Tritium levels below operational limits in latest release of Fukushima Daiichi treated water

23 April 2024


International Atomic Energy Agency (IAEA) experts have confirmed that the tritium concentration in the fifth batch of diluted ALPS treated water, which Japan’s Tokyo Electric Power Company (Tepco) is now discharging to the sea is far below the country’s operational limit.

Experts stationed at the IAEA’s office on the site of the Fukushima Daiichi NPP took samples after the treated water was diluted with seawater in the discharge facilities. The IAEA’s independent on-site analysis confirmed that the tritium concentration is far below the operational limit of 1500 becquerels per litre.

The corroboration of data will be also conducted in the fifth batch using interlaboratory comparisons involving both IAEA laboratories as well as independent third-party laboratories from China, South Korea, Switzerland and the US – all of which are members of the network of Analytical Laboratories for the Measurement of Environmental Radioactivity (ALMERA).

Contaminated water, used to cool the melted reactor cores in the aftermath of the 2011 nuclear disaster at Fukushima, is stored in around 1,000 huge tanks at the plant containing more than 1.3m tonnes and total storage capacity has been reached. The contaminated cooling water and groundwater is treated by the Advanced Liquid Processing System (ALPS), which removes most of the radioactive contamination, with the exception of tritium. The treated water is then stored in tanks before being diluted so that tritium levels fall below national regulations before it is released through an undersea tunnel into the Pacific Ocean.

Japan is discharging the ALPS treated water in batches. The first discharge began in August 2023. The previous four batches – a total of 31,145 cubic metres of water – were also confirmed by the IAEA to have contained tritium concentrations far below operational limits.

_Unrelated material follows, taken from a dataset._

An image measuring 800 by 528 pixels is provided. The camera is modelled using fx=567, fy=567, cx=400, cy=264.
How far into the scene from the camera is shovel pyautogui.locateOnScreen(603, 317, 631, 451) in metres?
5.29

Tepco said the latest release, followed safety measures and was closely monitoring by Tepco and the Japanese government, in alignment with international safety standards. It “is part of a comprehensive plan aimed at managing the contaminated water accumulated at the Fukushima Daiichi since the devastating earthquake-triggered tsunami that resulted in a nuclear accident”. Tepco noted that in fiscal year 2023 it had “successfully executed four rounds of the release programme, totalling approximately 31,200 tonnes of treated water” with “plans to discharge a total of 54,600 tonnes in seven rounds during fiscal year 2024”.

The IAEA Task Force conducting the safety review of Japan’s release of the ALPS treated water will reconvene shortly and conduct its second mission to Japan since the start of the water discharges. It is the next in a series of missions that began in 2021 and will continue throughout the IAEA’s safety review of the discharges. IAEA Director General Rafael Mariano Grossi visited Japan in March, as part of his ongoing commitment to monitor the discharge of treated water.

The IAEA’s comprehensive report issued in July 2023 found Japan’s plan for handling the treated water to be consistent with international safety standards and that the release as planned would have a negligible radiological impact to people and the environment. All reports on sampling, independent analysis, data evaluation, as well as timeline, are available on the IAEA website.